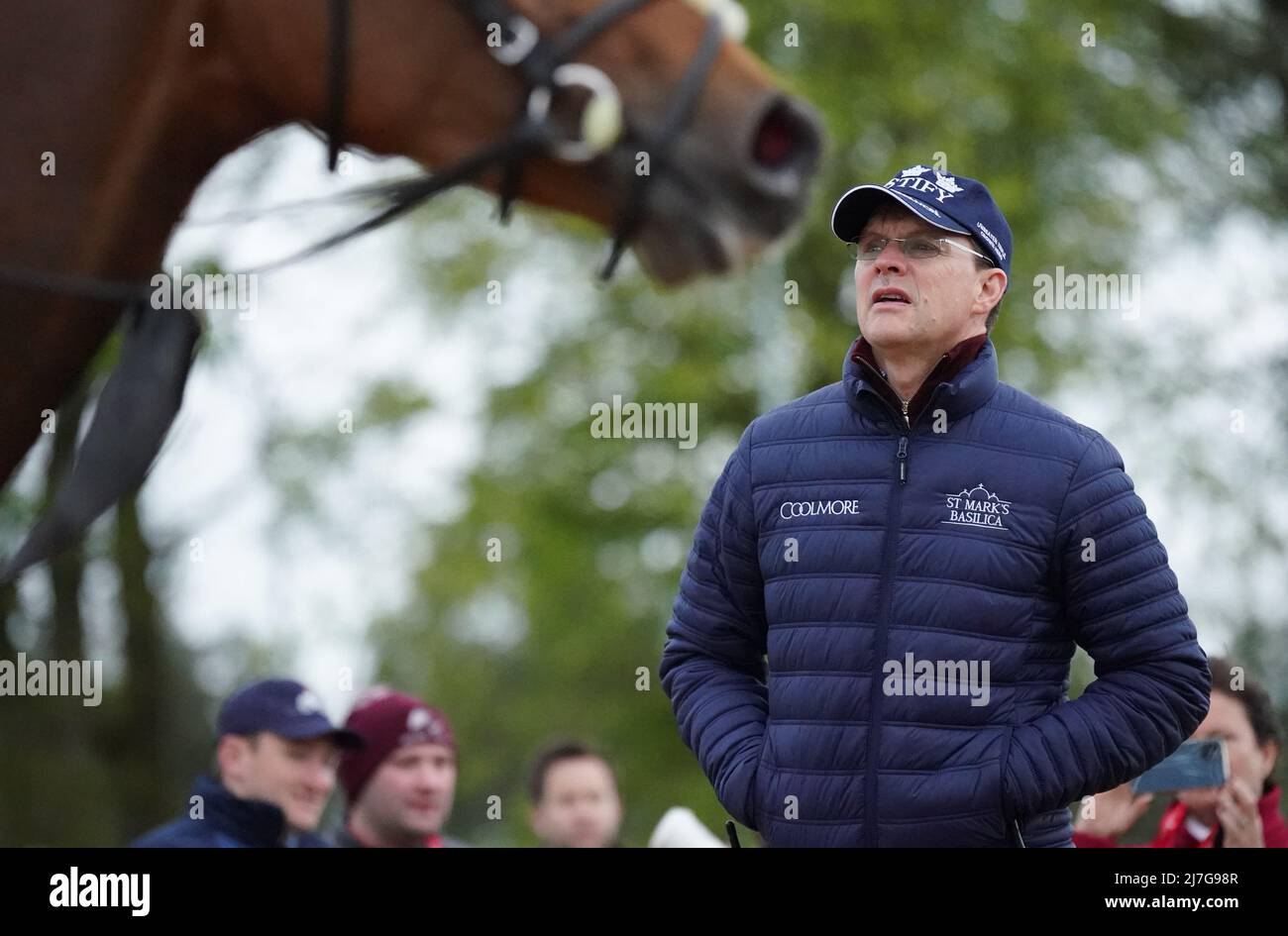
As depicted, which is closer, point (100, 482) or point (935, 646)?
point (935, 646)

--

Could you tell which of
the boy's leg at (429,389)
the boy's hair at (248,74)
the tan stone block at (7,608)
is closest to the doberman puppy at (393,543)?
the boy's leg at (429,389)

### Task brief
Pick out each line of the data above that contains the string "point". Case counts.

### Expected answer
As depicted, which is closer, point (100, 482) or point (935, 646)?
point (935, 646)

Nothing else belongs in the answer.